EXERCISE PROMPT =
Convert each line of the data below into an item of a numbered list, omitting any blank lines.

::: DATASET ROWS

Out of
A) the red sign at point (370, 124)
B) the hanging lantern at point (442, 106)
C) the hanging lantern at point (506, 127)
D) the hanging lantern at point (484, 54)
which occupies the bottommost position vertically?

::::::

RESPONSE TO THIS TASK =
1. Out of
2. A) the red sign at point (370, 124)
3. B) the hanging lantern at point (442, 106)
4. C) the hanging lantern at point (506, 127)
5. D) the hanging lantern at point (484, 54)
6. which occupies the bottommost position vertically?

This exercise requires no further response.